### TO BE DONE
A. Summarize the GTO fuel cap thread in two sentences.
B. Decide whether each statement agrees with the GTO fuel cap thread: (i) The owner's fuel cap was old. (ii) The leak also happens under hard acceleration. (iii) One reply says the car may need a non-vented cap.
C. Substitute "cargo area" for "trunk" and write out the GTO fuel cap thread from "Could it be" up to and including "metal tubes together.".

### EXCERPT PROVIDED

====

# 67 GTO Fuel Cap Leaks



## BillGTO (Oct 16, 2009)

So it was a beautiful day for a ride in the gto today and all was well until the fuel pump quit. Not the biggest setback, but when the rollback scooped her up, the gas came out like the cap was loose. Tight as it could get. New, also. Any ideas on how to get a better fit to not allow gas to get out? this leaks when I accelerate hard, too.(hardly ever do that LOL) Any help is appreciated.:confused


----------



## 05GTO (Oct 6, 2004)

Could it be leaking from the vent which should be connected to a tube that loops into the trunk? There should be a small rubber hose that connects the 2 metal tubes together.


----------



## BillGTO (Oct 16, 2009)

that hose is intact. i think the gasket isn't sealing very well. I wonder if there is a better cap available. I put a stant on it. What would happen if I doubled up a gasket?


----------



## jetstang (Nov 5, 2008)

I cocked my cap when I put it back on one time. I was first at the light, light turned green and I took off showing some Pontiac Muscle, guy pulls up next to me telling me I was dumping gas the whole time. I didn't have it fully seated, loosened it, got it seated and tightened it up, leak fixed. Sounds dumb, but try it.


----------



## Too Many Projects (Nov 15, 2008)

You may have a vented cap and it needs a non-vented. Otherwise, the cam lock tabs tend to bend over time and may need to be tapped back in on the neck to seat the cap better.

====

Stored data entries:
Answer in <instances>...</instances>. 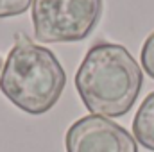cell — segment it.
I'll return each mask as SVG.
<instances>
[{
	"mask_svg": "<svg viewBox=\"0 0 154 152\" xmlns=\"http://www.w3.org/2000/svg\"><path fill=\"white\" fill-rule=\"evenodd\" d=\"M143 86V74L131 52L109 41L90 47L75 72V88L91 114L118 118L127 114Z\"/></svg>",
	"mask_w": 154,
	"mask_h": 152,
	"instance_id": "6da1fadb",
	"label": "cell"
},
{
	"mask_svg": "<svg viewBox=\"0 0 154 152\" xmlns=\"http://www.w3.org/2000/svg\"><path fill=\"white\" fill-rule=\"evenodd\" d=\"M65 86L66 74L56 54L18 32L0 74L4 97L23 113L38 116L57 104Z\"/></svg>",
	"mask_w": 154,
	"mask_h": 152,
	"instance_id": "7a4b0ae2",
	"label": "cell"
},
{
	"mask_svg": "<svg viewBox=\"0 0 154 152\" xmlns=\"http://www.w3.org/2000/svg\"><path fill=\"white\" fill-rule=\"evenodd\" d=\"M102 16V0H32V27L39 43L86 39Z\"/></svg>",
	"mask_w": 154,
	"mask_h": 152,
	"instance_id": "3957f363",
	"label": "cell"
},
{
	"mask_svg": "<svg viewBox=\"0 0 154 152\" xmlns=\"http://www.w3.org/2000/svg\"><path fill=\"white\" fill-rule=\"evenodd\" d=\"M66 152H138L136 140L106 116L88 114L75 120L65 136Z\"/></svg>",
	"mask_w": 154,
	"mask_h": 152,
	"instance_id": "277c9868",
	"label": "cell"
},
{
	"mask_svg": "<svg viewBox=\"0 0 154 152\" xmlns=\"http://www.w3.org/2000/svg\"><path fill=\"white\" fill-rule=\"evenodd\" d=\"M133 134L142 147L154 152V91L145 97L134 114Z\"/></svg>",
	"mask_w": 154,
	"mask_h": 152,
	"instance_id": "5b68a950",
	"label": "cell"
},
{
	"mask_svg": "<svg viewBox=\"0 0 154 152\" xmlns=\"http://www.w3.org/2000/svg\"><path fill=\"white\" fill-rule=\"evenodd\" d=\"M32 0H0V18H13L27 13Z\"/></svg>",
	"mask_w": 154,
	"mask_h": 152,
	"instance_id": "8992f818",
	"label": "cell"
},
{
	"mask_svg": "<svg viewBox=\"0 0 154 152\" xmlns=\"http://www.w3.org/2000/svg\"><path fill=\"white\" fill-rule=\"evenodd\" d=\"M140 59H142L143 72L151 77V79H154V31L147 36V39L143 41Z\"/></svg>",
	"mask_w": 154,
	"mask_h": 152,
	"instance_id": "52a82bcc",
	"label": "cell"
},
{
	"mask_svg": "<svg viewBox=\"0 0 154 152\" xmlns=\"http://www.w3.org/2000/svg\"><path fill=\"white\" fill-rule=\"evenodd\" d=\"M0 68H2V57H0Z\"/></svg>",
	"mask_w": 154,
	"mask_h": 152,
	"instance_id": "ba28073f",
	"label": "cell"
}]
</instances>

====

### EXPECTED RESULTS
A. A GTO owner reports that gas came out of a new, fully tightened fuel cap when the car was loaded onto a rollback and also leaks under hard acceleration. Replies suggest checking the vent hose, making sure the cap is fully seated, switching to a non-vented cap, or tapping bent cam lock tabs back in on the neck.

B.
(i) No: "New, also."
(ii) Yes: "this leaks when I accelerate hard, too."
(iii) Yes: "You may have a vented cap and it needs a non-vented."

C.
Could it be leaking from the vent which should be connected to a tube that loops into the cargo area? There should be a small rubber hose that connects the 2 metal tubes together.